[Exercise data — start]

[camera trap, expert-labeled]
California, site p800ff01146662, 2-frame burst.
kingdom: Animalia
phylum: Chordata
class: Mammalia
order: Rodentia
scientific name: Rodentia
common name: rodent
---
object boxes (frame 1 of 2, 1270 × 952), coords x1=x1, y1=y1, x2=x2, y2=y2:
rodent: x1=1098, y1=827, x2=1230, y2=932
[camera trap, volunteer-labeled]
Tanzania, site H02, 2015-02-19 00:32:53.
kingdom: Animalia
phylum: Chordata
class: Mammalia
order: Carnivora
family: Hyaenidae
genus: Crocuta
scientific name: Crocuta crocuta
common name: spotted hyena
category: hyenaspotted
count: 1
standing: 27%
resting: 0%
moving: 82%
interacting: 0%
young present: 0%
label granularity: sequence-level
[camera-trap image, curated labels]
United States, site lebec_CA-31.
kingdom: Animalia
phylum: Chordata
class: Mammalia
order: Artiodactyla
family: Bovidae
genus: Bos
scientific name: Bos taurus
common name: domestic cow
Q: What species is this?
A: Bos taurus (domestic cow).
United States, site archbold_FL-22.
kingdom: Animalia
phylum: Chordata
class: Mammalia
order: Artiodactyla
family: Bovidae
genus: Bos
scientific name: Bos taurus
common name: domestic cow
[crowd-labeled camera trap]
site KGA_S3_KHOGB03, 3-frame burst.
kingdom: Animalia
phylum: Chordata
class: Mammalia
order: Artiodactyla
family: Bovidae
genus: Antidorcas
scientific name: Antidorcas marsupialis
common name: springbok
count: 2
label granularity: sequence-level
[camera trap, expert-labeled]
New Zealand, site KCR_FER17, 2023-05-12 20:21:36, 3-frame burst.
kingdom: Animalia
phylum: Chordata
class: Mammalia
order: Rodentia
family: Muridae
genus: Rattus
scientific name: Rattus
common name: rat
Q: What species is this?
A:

[Exercise data — finish]

> **Work required**
Each line from the top of the listing down to and including the one containing "[camera trap, volunteer-labeled]" should be transcribed exactly; nothing else is to be output.

> **Task solution**
[camera trap, expert-labeled]
California, site p800ff01146662, 2-frame burst.
kingdom: Animalia
phylum: Chordata
class: Mammalia
order: Rodentia
scientific name: Rodentia
common name: rodent
---
object boxes (frame 1 of 2, 1270 × 952), coords x1=x1, y1=y1, x2=x2, y2=y2:
rodent: x1=1098, y1=827, x2=1230, y2=932
[camera trap, volunteer-labeled]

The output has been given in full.